Assignment → Return the passage on healthy community factors exactly, from "Traffic. Like membership, traffic" to "diminish their impact.".
┌─ Text under study
The characteristics of healthy communities and their corresponding health factors are:

Members. After an initial surge of registrations characteristic of a newly-launched community, membership in a healthy community continues to grow. Although mature communities typically experience a slower rate of growth, they still add new members as the company’s customer base grows. The traditional method for measuring membership is the registration count.[2]

Content. A critical mass of content posted on an online community is clearly one of its strongest attractions to both members and casual visitors. In support communities, the content enables participants to arrive at a general understanding or get answers to specific questions. In engagement (enthusiast or marketing) communities, it serves as a magnet to attract and engage members. In listening communities, the content posted by community members gives the company valuable input from the customers who use their products or services.[3]

A steady infusion of useful content, then, is essential to the health of a community. The traditional metric for measuring content is number of posts. This metric alone, however, gives no indication of the usefulness of the content, especially in communities that do not use content rating or tagging. In order to model content usefulness instead of sheer bulk, we consider page views as a surrogate for marketplace demand, but then dampen their effect to reduce the likelihood of spurious inflation.

Traffic. Like membership, traffic in a community—page views or eyes on content—is one of the most frequently cited metrics for community health. In deriving the Traffic health factor, we started with the standard page view metric, but then mitigated the effect of robot crawlers in order to diminish their impact.

Responsiveness. The speed with which community members respond to each other's posts is another key metric for determining community health. Participants in support communities, for example, are only willing to wait for answers for a limited amount of time. The same is true for engagement and other types of communities. If there is too much of a lag between posts and responses, conversations peter off and members start looking elsewhere. The traditional response time metric counts the number of minutes between the first post and the first reply. That first post might be anything—a question, a blog article, an idea, a status update. Because our analysis of community-member behavior has revealed the importance of subsequent responses, we have enhanced the traditional response time metric to account for all of the responses in a topic.
└─
┌─ Record excerpts
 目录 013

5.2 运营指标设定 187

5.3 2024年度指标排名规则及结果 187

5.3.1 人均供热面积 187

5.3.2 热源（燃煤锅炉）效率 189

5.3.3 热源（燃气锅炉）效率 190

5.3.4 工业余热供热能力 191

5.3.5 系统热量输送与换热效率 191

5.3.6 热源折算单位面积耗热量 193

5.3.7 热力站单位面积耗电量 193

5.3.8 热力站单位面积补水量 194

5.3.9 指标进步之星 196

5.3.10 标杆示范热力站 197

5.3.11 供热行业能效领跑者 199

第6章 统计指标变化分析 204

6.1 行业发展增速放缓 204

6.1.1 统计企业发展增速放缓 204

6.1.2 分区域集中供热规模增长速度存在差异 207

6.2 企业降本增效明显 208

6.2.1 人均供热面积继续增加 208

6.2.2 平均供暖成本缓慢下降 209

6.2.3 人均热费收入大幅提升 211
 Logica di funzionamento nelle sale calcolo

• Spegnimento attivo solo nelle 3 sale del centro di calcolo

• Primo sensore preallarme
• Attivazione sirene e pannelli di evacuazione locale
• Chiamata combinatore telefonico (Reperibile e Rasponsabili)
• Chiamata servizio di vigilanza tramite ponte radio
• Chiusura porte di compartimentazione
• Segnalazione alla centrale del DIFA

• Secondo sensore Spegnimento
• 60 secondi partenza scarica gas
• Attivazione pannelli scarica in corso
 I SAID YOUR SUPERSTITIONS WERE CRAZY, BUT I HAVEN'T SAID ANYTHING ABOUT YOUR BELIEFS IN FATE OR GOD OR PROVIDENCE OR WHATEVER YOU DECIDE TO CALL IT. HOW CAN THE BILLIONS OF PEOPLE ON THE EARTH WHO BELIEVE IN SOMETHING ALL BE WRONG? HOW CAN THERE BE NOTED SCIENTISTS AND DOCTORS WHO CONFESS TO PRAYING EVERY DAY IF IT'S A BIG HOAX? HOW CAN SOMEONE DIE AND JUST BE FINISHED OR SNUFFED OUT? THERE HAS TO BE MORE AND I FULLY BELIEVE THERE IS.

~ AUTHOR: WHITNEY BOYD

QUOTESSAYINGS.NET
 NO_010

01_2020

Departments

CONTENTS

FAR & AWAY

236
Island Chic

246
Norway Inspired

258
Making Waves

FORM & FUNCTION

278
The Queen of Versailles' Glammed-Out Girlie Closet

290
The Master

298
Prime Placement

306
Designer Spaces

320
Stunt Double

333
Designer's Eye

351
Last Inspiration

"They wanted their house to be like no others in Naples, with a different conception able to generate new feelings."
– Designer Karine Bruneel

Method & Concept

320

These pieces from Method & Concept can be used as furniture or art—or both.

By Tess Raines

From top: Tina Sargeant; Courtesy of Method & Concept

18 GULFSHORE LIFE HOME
└─
Response for this exercise →
Traffic. Like membership, traffic in a community—page views or eyes on content—is one of the most frequently cited metrics for community health. In deriving the Traffic health factor, we started with the standard page view metric, but then mitigated the effect of robot crawlers in order to diminish their impact.